Fundamental of Computer Vision Problem Set 0
Hello, dear friend, you can consult us at any time if you have any questions, add WeChat: daixieit
Fundamental of Computer Vision
Problem Set 0
The Image Processing Pipeline
Instructions
1. Submissions: Your report containing the written answers should be saved in a file named: FirstName_LastName_PS0. Please submit your code and input/output images in a zip file named: FirstName_LastName_PS0_matlab.zip if using Matlab or FirstName_LastName_PS0_python.zip if using Python. Please do not create subdirectories within the main directory. If plots are required, you must include them in your report (pdf or word file) and your code must display them when run. Points will be deducted for not following this requirement. Report must be submitted on canvas. Hard copies will not be accepted.
2. Integrity and collaboration: Students may collaborate with other students but each student needs to write and implement their own work . Please list the names of students you discussed the assignment with in your report.
3. File paths: Please make sure that any file paths that you use are relative and not absolute. Example: Do not use imread('/name/Documents/subdirectory/ps1/data/xyz.jpg') but imread('../data/xyz.jpg'). Make sure your code is bug- free and works out of the box. Please be sure to submit all main and helper functions. Points will be deducted if your code does not run out of the box.
The purpose of this assignment is to introduce you to Matlab as a tool for manipulating images. For this, you will build your own version of a very basic image processing pipeline. As we will see later in the class, the image processing pipeline is the sequence of steps that happens inside a camera, in order to convert a RAW image (roughly speaking, the values measured by the camera sensor) into a regular 8-bit image that you can display on a computer monitor or print on paper. There is a “Hints and Information” section at the end of this document that is likely to help. Uniquely to this assignment, we also provide a solution in the directory of the problem set ZIP file—but you should really, really first try to solve the assignment on your own, before looking at the solution. Though, you need to upload your solution on canvas.

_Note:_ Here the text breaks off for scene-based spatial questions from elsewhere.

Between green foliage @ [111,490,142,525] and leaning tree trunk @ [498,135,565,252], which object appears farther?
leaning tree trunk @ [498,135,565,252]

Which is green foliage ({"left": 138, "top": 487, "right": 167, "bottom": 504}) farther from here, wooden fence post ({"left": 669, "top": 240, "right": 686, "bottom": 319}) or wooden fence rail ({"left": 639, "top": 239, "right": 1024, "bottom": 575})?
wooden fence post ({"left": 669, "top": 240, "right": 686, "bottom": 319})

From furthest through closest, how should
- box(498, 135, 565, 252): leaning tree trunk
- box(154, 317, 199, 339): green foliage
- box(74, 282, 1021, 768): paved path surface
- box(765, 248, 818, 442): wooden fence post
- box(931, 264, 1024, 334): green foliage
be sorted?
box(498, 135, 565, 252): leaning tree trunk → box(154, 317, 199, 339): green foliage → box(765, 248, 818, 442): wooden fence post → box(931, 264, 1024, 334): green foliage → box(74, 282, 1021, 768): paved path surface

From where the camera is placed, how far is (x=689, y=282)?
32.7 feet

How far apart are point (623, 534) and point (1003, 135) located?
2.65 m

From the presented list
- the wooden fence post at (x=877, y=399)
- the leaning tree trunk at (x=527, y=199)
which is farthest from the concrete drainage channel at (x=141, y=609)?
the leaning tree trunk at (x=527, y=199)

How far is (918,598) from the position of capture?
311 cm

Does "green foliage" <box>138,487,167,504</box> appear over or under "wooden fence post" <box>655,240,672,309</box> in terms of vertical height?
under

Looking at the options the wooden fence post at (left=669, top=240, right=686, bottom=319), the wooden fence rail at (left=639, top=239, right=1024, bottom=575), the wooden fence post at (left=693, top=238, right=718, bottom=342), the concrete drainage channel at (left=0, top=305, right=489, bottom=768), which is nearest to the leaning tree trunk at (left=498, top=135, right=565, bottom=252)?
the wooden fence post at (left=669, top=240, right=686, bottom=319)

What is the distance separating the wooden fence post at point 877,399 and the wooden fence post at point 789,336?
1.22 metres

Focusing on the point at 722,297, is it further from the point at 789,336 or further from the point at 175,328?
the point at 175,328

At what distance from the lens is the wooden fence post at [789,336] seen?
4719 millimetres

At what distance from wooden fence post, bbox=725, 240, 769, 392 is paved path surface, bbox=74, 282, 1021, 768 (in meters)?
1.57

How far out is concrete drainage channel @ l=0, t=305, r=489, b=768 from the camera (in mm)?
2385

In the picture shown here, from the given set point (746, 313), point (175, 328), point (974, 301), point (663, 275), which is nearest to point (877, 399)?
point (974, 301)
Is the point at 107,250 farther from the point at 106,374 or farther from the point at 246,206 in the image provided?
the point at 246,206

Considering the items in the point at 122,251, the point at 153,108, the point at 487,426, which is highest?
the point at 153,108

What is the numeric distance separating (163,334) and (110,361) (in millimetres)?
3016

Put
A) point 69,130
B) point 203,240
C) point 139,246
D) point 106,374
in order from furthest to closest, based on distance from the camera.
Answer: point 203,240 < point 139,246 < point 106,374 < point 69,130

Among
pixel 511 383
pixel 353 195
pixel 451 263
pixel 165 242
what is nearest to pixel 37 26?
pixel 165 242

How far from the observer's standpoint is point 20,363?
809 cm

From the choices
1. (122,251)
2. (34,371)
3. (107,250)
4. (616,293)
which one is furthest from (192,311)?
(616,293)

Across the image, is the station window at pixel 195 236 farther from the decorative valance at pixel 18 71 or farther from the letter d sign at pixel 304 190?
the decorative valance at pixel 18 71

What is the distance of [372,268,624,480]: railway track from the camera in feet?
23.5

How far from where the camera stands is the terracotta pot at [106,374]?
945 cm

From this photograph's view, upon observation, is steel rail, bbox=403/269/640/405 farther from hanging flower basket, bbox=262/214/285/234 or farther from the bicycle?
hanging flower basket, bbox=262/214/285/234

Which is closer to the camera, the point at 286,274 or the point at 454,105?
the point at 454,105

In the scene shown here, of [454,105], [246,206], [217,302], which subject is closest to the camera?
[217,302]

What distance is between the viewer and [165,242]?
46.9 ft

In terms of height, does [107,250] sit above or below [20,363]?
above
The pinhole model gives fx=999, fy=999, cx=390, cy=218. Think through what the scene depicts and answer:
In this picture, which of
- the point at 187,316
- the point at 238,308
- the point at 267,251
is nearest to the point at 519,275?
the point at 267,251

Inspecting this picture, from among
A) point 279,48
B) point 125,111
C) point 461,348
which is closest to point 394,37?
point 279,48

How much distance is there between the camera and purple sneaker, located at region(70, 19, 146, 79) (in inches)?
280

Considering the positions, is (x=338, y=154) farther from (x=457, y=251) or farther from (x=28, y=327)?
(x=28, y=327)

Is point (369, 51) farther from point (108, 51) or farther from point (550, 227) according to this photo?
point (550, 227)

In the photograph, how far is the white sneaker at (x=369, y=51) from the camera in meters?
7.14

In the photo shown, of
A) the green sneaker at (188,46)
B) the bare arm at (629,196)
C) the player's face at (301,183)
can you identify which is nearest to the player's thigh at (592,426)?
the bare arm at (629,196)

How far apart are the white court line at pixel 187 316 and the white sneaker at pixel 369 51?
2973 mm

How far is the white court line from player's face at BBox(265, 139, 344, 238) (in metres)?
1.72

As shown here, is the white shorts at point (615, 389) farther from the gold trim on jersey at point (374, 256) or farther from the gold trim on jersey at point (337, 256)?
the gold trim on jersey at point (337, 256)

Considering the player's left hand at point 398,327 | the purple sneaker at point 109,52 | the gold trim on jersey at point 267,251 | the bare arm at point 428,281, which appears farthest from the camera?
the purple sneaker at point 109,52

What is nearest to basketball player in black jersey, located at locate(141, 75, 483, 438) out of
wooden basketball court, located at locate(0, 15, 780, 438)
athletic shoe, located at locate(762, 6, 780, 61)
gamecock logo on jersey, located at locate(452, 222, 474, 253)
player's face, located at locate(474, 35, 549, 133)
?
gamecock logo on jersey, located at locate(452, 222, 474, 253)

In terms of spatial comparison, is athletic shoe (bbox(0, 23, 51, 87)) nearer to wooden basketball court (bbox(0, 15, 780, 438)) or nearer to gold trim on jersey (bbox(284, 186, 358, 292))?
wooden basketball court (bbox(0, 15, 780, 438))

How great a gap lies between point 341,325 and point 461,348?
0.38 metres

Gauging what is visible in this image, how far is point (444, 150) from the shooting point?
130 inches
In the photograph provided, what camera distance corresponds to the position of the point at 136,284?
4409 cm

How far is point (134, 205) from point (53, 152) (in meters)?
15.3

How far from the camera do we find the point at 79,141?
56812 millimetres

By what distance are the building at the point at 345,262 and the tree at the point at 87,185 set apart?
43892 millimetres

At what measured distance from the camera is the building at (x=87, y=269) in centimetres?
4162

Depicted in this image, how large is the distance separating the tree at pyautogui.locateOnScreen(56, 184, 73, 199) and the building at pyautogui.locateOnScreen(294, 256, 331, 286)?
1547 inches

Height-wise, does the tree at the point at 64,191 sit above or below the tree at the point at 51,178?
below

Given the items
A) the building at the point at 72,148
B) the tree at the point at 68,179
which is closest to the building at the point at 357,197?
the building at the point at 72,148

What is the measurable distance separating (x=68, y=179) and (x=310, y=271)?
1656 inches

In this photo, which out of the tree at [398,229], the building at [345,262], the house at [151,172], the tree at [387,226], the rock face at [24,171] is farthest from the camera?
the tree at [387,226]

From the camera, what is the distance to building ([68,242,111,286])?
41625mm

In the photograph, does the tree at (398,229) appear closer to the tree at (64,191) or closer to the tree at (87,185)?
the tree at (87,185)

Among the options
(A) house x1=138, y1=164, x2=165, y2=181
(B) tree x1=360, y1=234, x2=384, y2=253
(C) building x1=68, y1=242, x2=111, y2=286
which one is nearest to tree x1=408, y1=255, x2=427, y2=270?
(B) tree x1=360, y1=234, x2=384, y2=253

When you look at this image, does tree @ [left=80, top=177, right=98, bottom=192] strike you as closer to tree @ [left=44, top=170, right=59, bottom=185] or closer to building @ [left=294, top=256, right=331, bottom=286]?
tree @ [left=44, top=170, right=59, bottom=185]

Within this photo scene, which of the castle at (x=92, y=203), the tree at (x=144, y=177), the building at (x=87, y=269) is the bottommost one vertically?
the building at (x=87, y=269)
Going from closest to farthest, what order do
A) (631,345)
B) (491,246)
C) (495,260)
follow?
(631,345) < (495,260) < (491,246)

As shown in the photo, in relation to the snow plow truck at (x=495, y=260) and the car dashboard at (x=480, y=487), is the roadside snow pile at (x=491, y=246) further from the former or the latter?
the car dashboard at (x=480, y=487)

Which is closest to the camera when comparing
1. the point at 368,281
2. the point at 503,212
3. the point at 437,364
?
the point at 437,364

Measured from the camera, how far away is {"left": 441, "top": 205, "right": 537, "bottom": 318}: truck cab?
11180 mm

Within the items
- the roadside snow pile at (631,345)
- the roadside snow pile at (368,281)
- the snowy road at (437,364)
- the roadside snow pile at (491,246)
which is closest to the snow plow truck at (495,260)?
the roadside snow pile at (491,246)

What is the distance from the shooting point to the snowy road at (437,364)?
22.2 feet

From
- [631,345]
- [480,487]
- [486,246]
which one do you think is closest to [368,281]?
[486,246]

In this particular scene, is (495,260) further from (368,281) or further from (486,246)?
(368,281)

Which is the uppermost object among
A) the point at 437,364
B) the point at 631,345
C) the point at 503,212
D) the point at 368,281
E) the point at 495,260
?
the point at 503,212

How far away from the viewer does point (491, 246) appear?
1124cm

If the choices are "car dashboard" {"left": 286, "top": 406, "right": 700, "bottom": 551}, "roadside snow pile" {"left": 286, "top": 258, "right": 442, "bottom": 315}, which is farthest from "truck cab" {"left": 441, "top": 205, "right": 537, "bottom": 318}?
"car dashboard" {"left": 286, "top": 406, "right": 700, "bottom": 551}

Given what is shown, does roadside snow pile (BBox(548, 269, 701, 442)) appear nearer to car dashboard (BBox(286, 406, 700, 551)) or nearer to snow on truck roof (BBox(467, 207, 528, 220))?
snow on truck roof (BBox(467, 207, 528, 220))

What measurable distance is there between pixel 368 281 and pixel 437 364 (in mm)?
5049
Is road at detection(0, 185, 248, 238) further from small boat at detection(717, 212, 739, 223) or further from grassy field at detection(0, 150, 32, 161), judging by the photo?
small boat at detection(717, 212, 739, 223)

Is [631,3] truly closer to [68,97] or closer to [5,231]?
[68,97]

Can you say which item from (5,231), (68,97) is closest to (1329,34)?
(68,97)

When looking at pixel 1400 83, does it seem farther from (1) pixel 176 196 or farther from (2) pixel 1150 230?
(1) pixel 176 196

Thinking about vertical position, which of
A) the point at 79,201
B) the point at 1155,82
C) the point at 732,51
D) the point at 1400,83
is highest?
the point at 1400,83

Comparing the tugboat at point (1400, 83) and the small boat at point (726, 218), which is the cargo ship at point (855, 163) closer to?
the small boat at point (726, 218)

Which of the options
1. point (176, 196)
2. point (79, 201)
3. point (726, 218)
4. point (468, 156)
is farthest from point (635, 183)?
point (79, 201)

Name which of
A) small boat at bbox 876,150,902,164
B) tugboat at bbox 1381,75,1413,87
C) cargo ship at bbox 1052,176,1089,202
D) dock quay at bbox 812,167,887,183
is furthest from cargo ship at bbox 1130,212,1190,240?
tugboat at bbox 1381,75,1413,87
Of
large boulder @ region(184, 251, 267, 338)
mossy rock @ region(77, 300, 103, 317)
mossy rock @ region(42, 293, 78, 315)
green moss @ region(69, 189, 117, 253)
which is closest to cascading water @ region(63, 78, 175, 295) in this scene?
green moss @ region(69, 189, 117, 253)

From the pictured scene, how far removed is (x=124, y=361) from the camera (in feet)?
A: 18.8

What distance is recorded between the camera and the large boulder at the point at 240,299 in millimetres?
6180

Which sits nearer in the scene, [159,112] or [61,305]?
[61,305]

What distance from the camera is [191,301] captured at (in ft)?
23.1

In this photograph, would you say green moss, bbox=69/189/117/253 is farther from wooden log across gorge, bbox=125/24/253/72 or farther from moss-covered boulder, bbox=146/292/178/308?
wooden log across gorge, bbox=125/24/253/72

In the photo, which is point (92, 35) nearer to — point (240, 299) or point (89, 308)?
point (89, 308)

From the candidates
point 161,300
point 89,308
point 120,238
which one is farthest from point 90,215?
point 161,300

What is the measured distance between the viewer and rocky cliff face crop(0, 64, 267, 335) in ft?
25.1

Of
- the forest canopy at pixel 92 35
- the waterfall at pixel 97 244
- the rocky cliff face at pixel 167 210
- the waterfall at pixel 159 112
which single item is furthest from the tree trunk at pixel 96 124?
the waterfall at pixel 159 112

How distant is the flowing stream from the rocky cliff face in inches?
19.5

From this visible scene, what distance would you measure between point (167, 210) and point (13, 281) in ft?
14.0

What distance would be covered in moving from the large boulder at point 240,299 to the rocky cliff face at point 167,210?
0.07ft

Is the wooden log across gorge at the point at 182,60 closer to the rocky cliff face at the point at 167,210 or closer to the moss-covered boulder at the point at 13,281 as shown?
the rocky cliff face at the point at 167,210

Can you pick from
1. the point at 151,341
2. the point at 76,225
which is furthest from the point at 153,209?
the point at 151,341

Throughout this problem, you will use the file banana slug.tiff included in the ./data directory of the problem set ZIP file. This is a RAW image that was captured with a Canon EOS T3 Rebel camera. Slight pre-processing to the original RAW file is done in order to convert it to .tiff format. At the end of this assignment, the image should look something like what is shown in Figure 1 . The exact result can vary greatly, depending on the choices you make in your implementation.
Figure 1: One possible rendition of the RAW image provided with the assignment.
Initials. Load the image into Matlab. Originally, it will be in the form of a 2D-array of unsigned integers. Check and report how many bits per integer the image has, and what its width and height is. Then, convert the image into a double- precision array. (See help for functions imread, size, class and double.)
Linearization. The resulting 2D-array is not a linear function with respect to the true “energy” each pixel receives. It is possible that it has an offset due to dark noise (intensity values produced even if no light reaches the pixel), and saturated pixels due to overexposure. Additionally, even though the original data- type of the image was 16 bits, only 14 of those have meaningful information, meaning that the maximum possible value for pixels is 16383 (that’s 2 14). For the provided image file, you can assume the following: All pixels with a value lower than 2047 correspond to pixels that would be black, were it not for dark noise. All pixels with a value above 15000 are over-exposed pixels. (The values 2047 for the black level and 15000 for saturation are taken from the camera manufacturer).
Convert the image into a linear array within the range [0, 1]. Do this by applying a linear transform (shift and scale) to the image, so that the value 2047 is mapped to 0, and the value 15000 is mapped to 1. Then, clip negative values to 0, and values greater than 1 to 1. (See help for functions min and max.)
Identifying the correct Bayer pattern. Most cameras do not capture true RGB images. Instead, they use a process called mosaicing, where each pixel captures only one of the three color channels. The most common spatial arrangement ofpixels in terms ofwhat color channel they capture is called the Bayerpattern,
which says that in each 2 × 2 neighborhood of pixels, 2 pixels capture green, 1 pixel captures red, and 1 pixel captures blue measurements (see Figure 2). The same is true for the camera used to capture our RAW image: If you zoom into the image, you will see the 2 × 2 patches corresponding to the Bayer pattern.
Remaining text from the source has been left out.